Hassliebe und VersöhnungDalia Al-Shomali und ihre Texte über ihre Heimat Palästina

Lesezeit 3 Minuten
Mit Leidenschaft trägt Dalia Al-Shomali das Gedicht vor, in dem sie sich mit ihren palästinensischen Wurzeln auseinandersetzt.

Mit Leidenschaft trägt Dalia Al-Shomali das Gedicht vor, in dem sie sich mit ihren palästinensischen Wurzeln auseinandersetzt.

Brühl – Wenn Dalia Al-Shomali ihren selbst verfassten Text vorträgt, ist ihre Zurückhaltung wie weggeblasen. Dann reckt sie sich kerzengrade auf, erhebt die Stimme und legt eine so leidenschaftliche Performance hin, wie man sie der schüchtern wirkenden 16-Jährigen zunächst nicht zugetraut hätte. Mit Hingabe versenkt sie sich in die herzzerreißenden poetischen Zeilen, die sie vor einigen Wochen in einem Rutsch niedergeschrieben hat. Mit ihrem Gedicht beteiligt sie sich an der Serie „Worte, die das Herz berühren“.

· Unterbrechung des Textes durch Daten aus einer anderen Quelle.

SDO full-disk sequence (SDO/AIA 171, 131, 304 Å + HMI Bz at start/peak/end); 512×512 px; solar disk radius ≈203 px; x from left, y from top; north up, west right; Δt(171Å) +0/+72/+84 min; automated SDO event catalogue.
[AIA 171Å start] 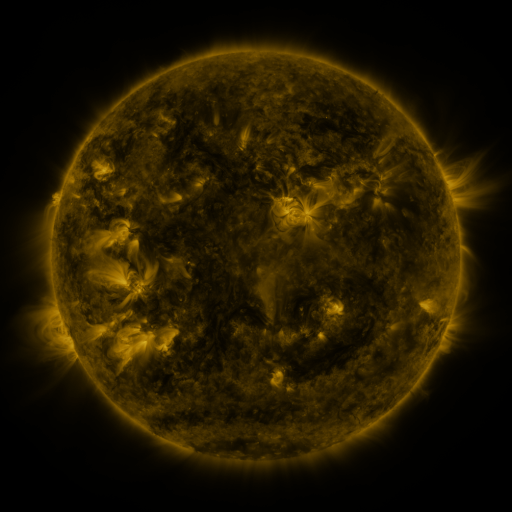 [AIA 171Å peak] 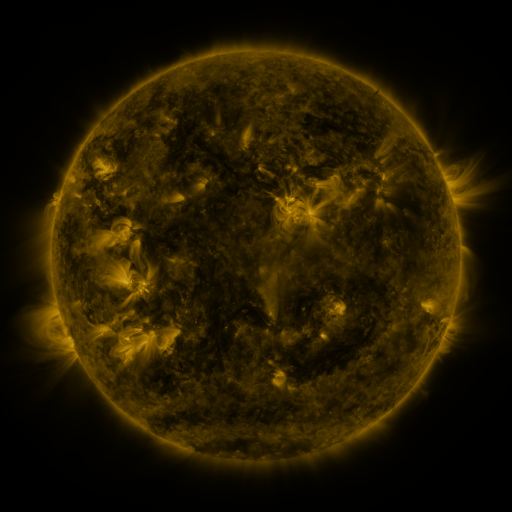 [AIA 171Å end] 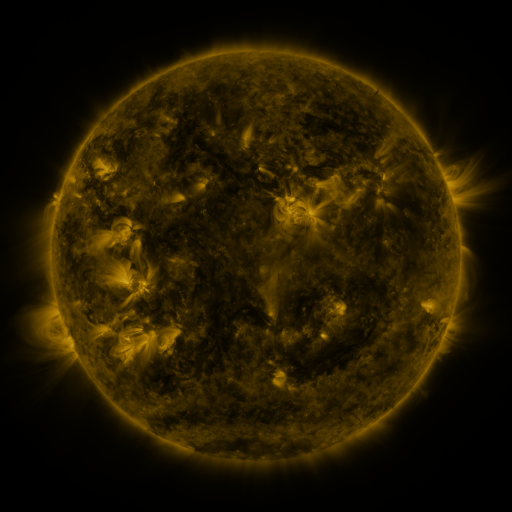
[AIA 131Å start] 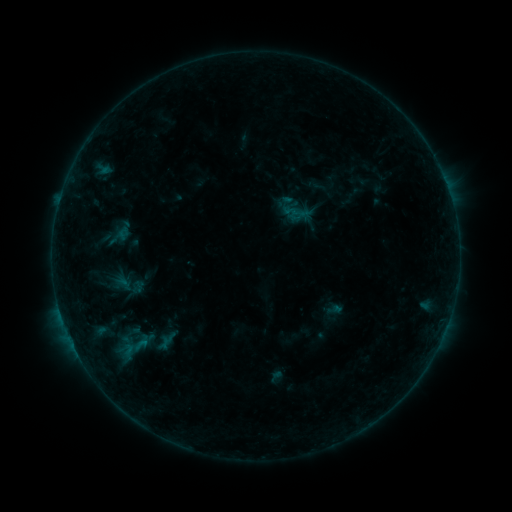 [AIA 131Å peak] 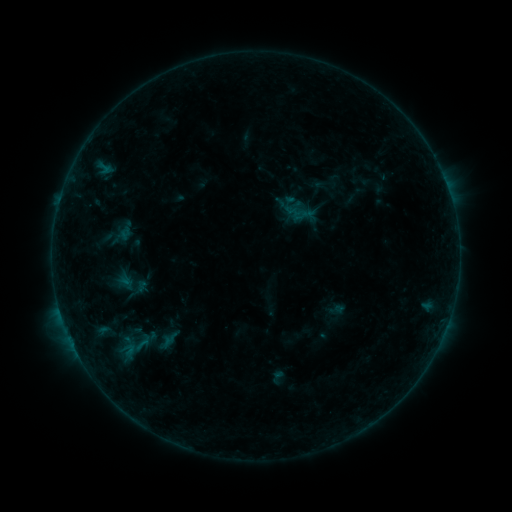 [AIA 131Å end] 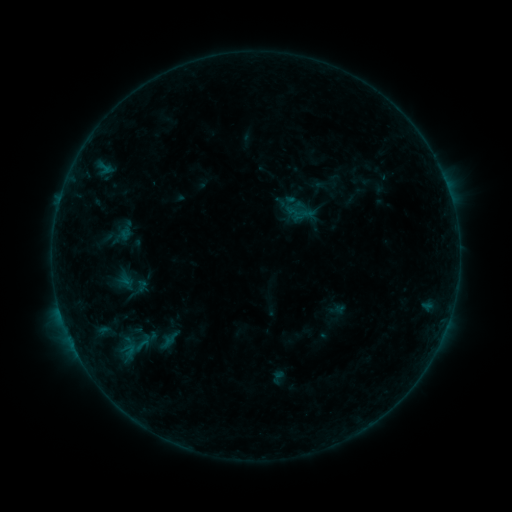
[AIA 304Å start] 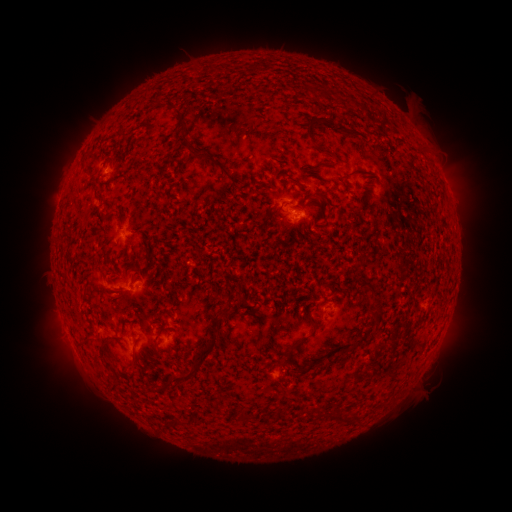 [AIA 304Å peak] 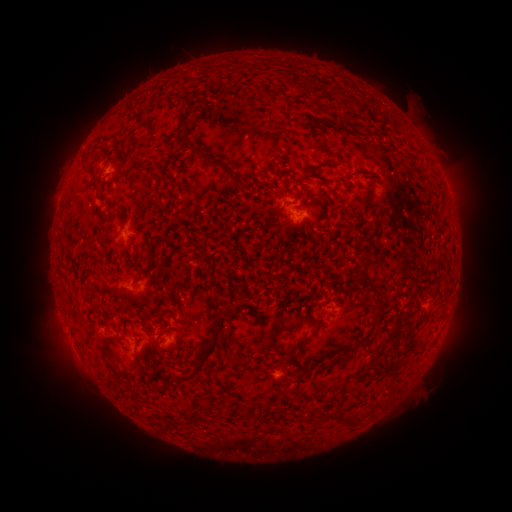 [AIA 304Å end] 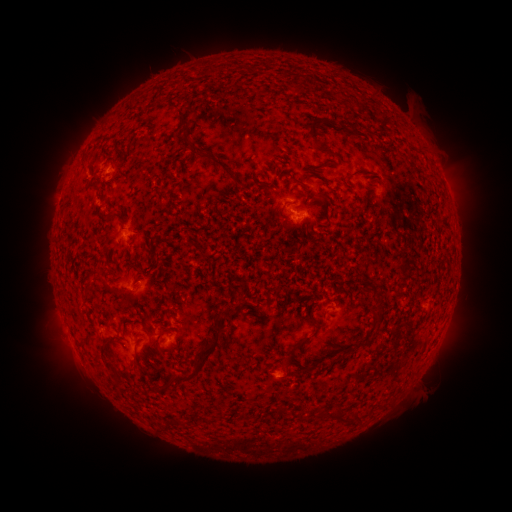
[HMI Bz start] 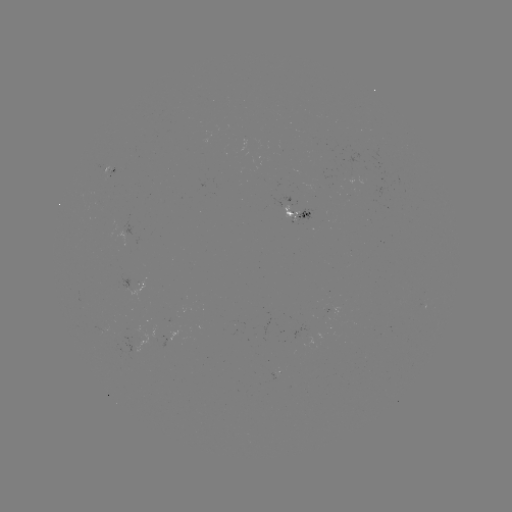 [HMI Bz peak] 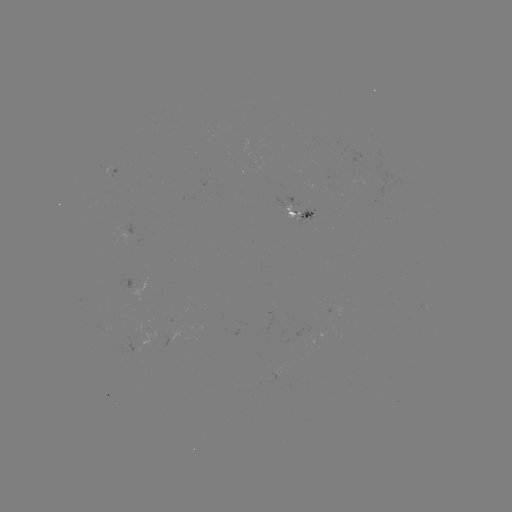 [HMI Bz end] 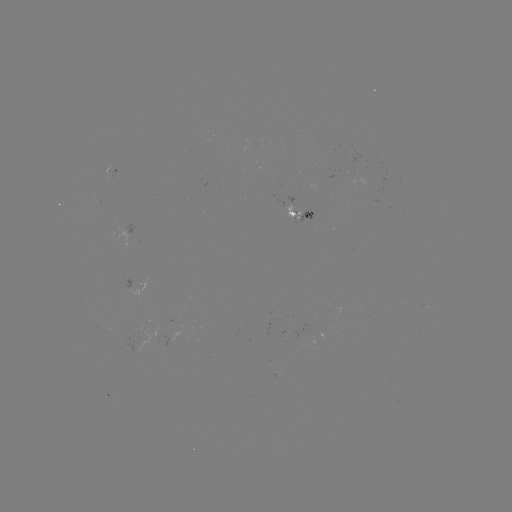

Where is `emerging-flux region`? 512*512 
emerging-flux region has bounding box [283, 205, 301, 220].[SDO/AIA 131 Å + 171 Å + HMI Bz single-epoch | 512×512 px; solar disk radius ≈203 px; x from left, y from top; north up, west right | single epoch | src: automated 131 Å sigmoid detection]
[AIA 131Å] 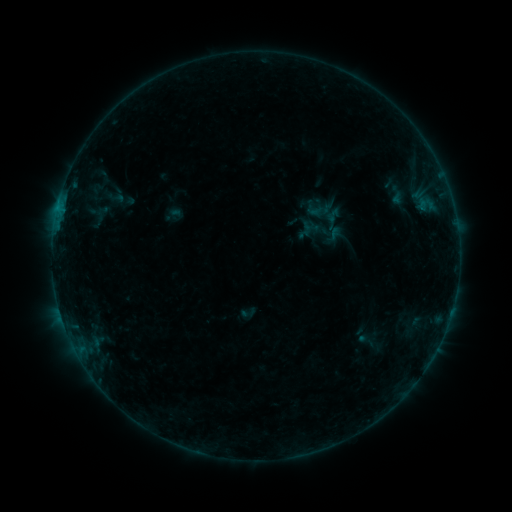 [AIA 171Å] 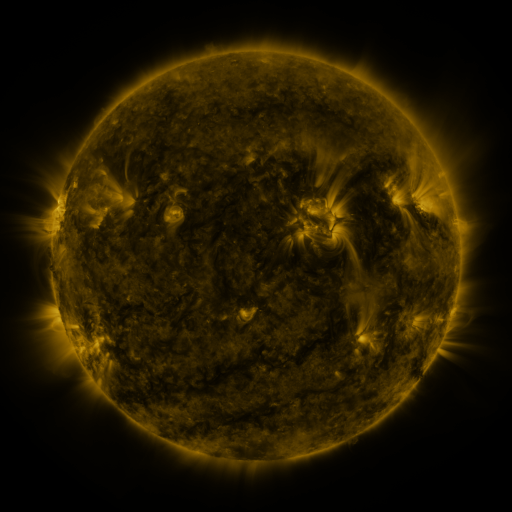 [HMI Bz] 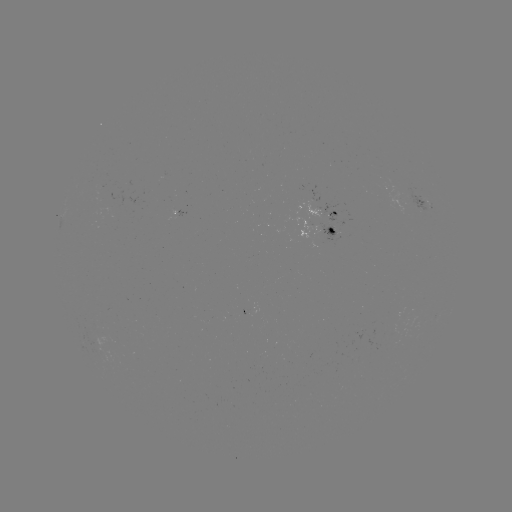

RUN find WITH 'sigmoid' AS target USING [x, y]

Zum ersten Mal hat die Schülerin sich der Identitätskrise gestellt, in der sie sich seit geraumer Zeit befindet. Dalias Eltern stammen aus Palästina, sie selbst wurde in Deutschland geboren. In der Schule wurde das Mädchen mit den langen dunklen Haaren plötzlich immer öfter gefragt, wo es denn wirklich herkomme. „Das hat mich total verunsichert“, berichtet Dalia, „denn ich wohne ja seit meiner Geburt in Brühl.“

Ausreden erfunden

Sie speiste die neugierigen Mitschüler mit erfundenen Ausreden ab oder wich ihnen aus. „Wenn in der Klasse gefragt wurde, wer einen Migrationshintergrund hat, habe ich nie aufgezeigt.“ Sich zu den palästinensischen Wurzeln ihrer Familie zu bekennen kam für sie nicht in Betracht. „Ich wollte zu Deutschland gehören und hatte Angst, nicht mehr Teil der Gesellschaft zu sein, wenn ich meine Herkunft preisgebe“, erklärt die sprachgewandte Schülerin, die mehrmals die besten Deutsch-Klausuren der Klasse geschrieben hat. „Ich bin von der deutschen Kultur geprägt“, stellt sie unmissverständlich klar. Palästina, das Land ihrer Vorfahren, kennt sie von Besuchen. „Da kann man sich nicht frei bewegen, das Land ist von einer Mauer eingeschlossen, und ich fühle mich eingeengt“, gesteht Dalia.

„Dort macht man sich über meinen Akzent lustig, wenn ich arabisch spreche.“ In das Gedicht, das sie ihrer Mutter zum Geburtstag geschenkt hat, hat sie alles hineingepackt, was sie fühlt: Ihre Verunsicherung, ihr Unbehagen angesichts zweier Heimatländer und ihre Hassliebe zu Palästina. „Ich wollte etwas Bewegendes schreiben“, hatte sie sich vorgenommen. Das ist ihr fraglos gelungen. Einen tiefen Einblick in ihr Innerstes gewährt der Refrain des melodischen Poetry Slams mit dem Titel „Palästina“: „Und vielleicht werde ich eines Tages /den Mut aufbringen können/dich Heimat zu nennen/und vielleicht/bin ich auf der Flucht vor der Wahrheit/weil ich weiß, dass du schon meine Heimat bist.“

Texte verschaffen ihr Erleichterung

„An dem Tag, als ich den Text geschrieben habe, hatte ich das erste Mal Palästina als zweite Heimat anerkannt“, erzählt Dalia. Sichtlich erleichtert sei sie gewesen, nachdem sie ihren Gefühlen schriftlich Ausdruck verliehen habe. „Ich bin jetzt eher mit mir im Reinen.“ Ihre Eltern traf der Inhalt des Gedichts völlig unerwartet. „Sie hätten nicht gedacht, dass ich mit diesem Konflikt kämpfe“, gibt die Tochter preis. „Ich will da anerkannt sein, wo ich gerade bin“, wünscht sich Dalia.

„ . . . aber ich weiß du bist ein Teil von mir/und deswegen hoffe ich dass/ Vielleicht/ich eines Tages aufwachen werde,/meinen Kopf schief lege/und dich richtig sehe/ so wie du bist/ “ schreibt sie am Ende ihres Textes. Und das hört sich ganz danach an, als sei sie bereit, sich allmählich mit ihrer Herkunft auszusöhnen.